• Required work:
Duplicate every record below word for word, leaving out the pictures.

• Materials provided:
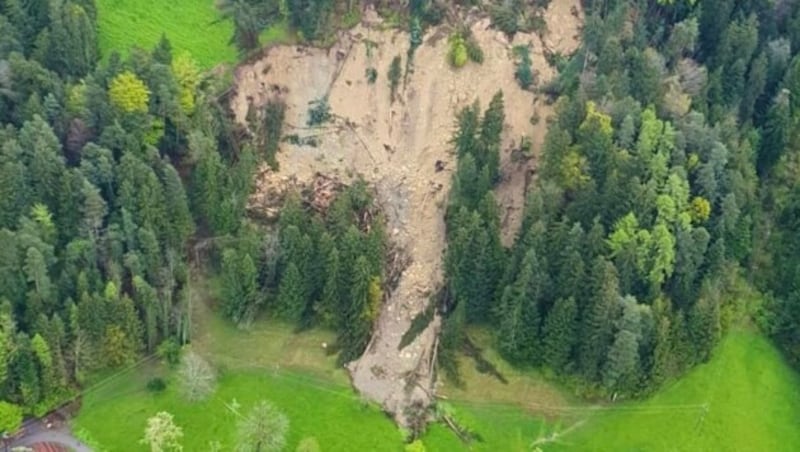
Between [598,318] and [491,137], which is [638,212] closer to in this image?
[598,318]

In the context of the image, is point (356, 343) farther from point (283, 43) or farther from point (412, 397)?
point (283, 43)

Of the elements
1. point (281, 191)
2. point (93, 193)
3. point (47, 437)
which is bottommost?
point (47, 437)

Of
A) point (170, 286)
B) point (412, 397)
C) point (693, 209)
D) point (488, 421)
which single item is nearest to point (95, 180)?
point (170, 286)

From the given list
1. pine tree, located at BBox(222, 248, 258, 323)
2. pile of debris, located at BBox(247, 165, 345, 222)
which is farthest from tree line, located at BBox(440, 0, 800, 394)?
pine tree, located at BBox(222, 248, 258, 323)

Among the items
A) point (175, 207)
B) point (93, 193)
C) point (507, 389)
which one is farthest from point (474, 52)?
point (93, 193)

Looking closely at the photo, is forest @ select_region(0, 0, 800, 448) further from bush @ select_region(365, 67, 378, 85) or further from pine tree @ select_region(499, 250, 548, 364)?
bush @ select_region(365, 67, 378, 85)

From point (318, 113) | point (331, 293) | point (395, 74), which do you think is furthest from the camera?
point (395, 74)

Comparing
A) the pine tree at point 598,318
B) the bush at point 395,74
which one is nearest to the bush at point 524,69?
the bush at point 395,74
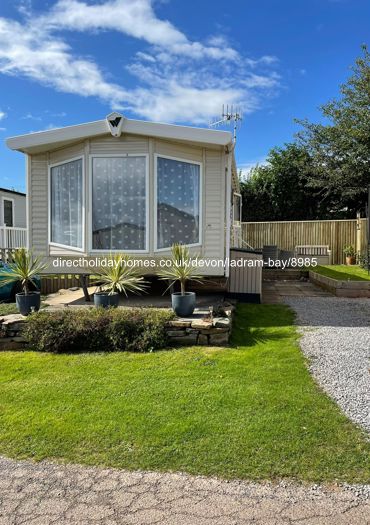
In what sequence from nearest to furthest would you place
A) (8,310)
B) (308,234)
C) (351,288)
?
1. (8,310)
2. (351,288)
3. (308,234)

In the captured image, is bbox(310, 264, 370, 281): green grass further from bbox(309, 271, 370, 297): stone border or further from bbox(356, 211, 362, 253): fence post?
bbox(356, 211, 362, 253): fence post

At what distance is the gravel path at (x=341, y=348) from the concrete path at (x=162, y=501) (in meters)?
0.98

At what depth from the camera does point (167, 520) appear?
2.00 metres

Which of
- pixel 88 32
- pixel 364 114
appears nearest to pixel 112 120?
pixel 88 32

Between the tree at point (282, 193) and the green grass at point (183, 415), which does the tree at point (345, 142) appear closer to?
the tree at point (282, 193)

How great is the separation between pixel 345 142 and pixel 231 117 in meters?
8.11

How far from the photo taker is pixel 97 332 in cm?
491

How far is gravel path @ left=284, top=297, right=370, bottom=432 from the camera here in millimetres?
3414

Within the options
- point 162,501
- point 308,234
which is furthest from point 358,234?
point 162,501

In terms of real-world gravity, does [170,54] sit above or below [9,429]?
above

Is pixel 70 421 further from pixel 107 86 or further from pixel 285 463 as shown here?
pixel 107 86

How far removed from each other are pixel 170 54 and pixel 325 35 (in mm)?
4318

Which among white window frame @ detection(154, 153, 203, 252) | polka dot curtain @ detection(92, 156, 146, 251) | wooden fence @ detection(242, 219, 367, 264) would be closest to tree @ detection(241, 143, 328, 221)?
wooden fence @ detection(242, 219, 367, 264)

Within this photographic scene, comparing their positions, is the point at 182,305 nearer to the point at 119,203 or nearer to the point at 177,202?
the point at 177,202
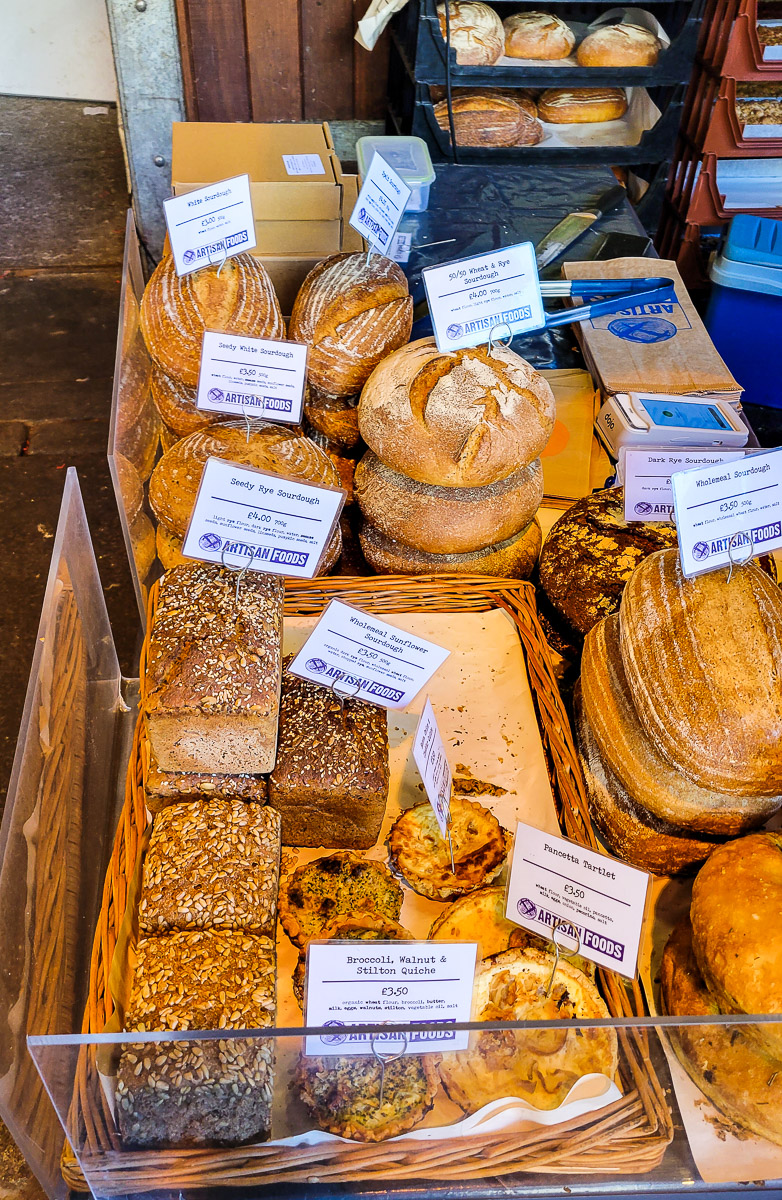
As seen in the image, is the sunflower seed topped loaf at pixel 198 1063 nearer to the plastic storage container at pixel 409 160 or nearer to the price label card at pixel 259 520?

• Output:
Between [598,318] and [491,137], which is [638,212] closer to in this image?
[598,318]

In the context of the image, is point (356, 343) farther from point (283, 43) or farther from point (412, 397)?
point (283, 43)

Of the elements
1. point (281, 191)
2. point (93, 193)
3. point (47, 437)
which is bottommost?
point (47, 437)

Of
A) point (170, 286)
B) point (412, 397)
C) point (693, 209)
D) point (488, 421)
which single item is nearest to point (95, 180)?
point (170, 286)

From the given list
1. pine tree, located at BBox(222, 248, 258, 323)
2. pile of debris, located at BBox(247, 165, 345, 222)
which is farthest from tree line, located at BBox(440, 0, 800, 394)?
pine tree, located at BBox(222, 248, 258, 323)

Among the items
A) point (175, 207)
B) point (93, 193)
C) point (507, 389)
which one is farthest from point (474, 52)?
point (93, 193)

Looking closely at the photo, is forest @ select_region(0, 0, 800, 448) further from bush @ select_region(365, 67, 378, 85) or further from pine tree @ select_region(499, 250, 548, 364)?
bush @ select_region(365, 67, 378, 85)

From point (318, 113) | point (331, 293) | point (395, 74), which do you think is furthest from the camera?
point (395, 74)

Comparing
A) the pine tree at point 598,318
B) the bush at point 395,74
which one is nearest to the bush at point 524,69?
the bush at point 395,74
In what sequence from nearest to furthest would you place
A) (8,310)
B) (308,234)
C) (351,288)
?
1. (8,310)
2. (351,288)
3. (308,234)

In the captured image, is bbox(310, 264, 370, 281): green grass further from bbox(309, 271, 370, 297): stone border or further from bbox(356, 211, 362, 253): fence post?
bbox(356, 211, 362, 253): fence post

At what distance is the gravel path at (x=341, y=348) from the concrete path at (x=162, y=501) (in meters)?
0.98

At what depth from the camera does point (167, 520) appear?
2.00 metres

Which of
- pixel 88 32
- pixel 364 114
appears nearest to pixel 112 120?
pixel 88 32

Between the tree at point (282, 193) and the green grass at point (183, 415), which does the tree at point (345, 142) appear closer to?
the tree at point (282, 193)

How great is the separation between pixel 345 142 and pixel 231 117 in meters?
8.11

How far from the photo taker is pixel 97 332 in cm?
491

How far is gravel path @ left=284, top=297, right=370, bottom=432 from the camera here in millimetres?
3414

Within the options
- point 162,501
- point 308,234
which is furthest from point 358,234?
point 162,501

In terms of real-world gravity, does [170,54] sit above or below [9,429]?
above

Is pixel 70 421 further from pixel 107 86 or further from pixel 285 463 as shown here?
pixel 107 86

How far removed from each other are pixel 170 54 and pixel 325 35 (in mm)?
4318

Which among white window frame @ detection(154, 153, 203, 252) | polka dot curtain @ detection(92, 156, 146, 251) | wooden fence @ detection(242, 219, 367, 264) would be closest to tree @ detection(241, 143, 328, 221)?
wooden fence @ detection(242, 219, 367, 264)

Within this photographic scene, comparing their positions, is the point at 182,305 nearer to the point at 119,203 or nearer to the point at 177,202?
the point at 177,202
As seen in the image, is the sunflower seed topped loaf at pixel 198 1063 nearer to the plastic storage container at pixel 409 160 or nearer to the price label card at pixel 259 520?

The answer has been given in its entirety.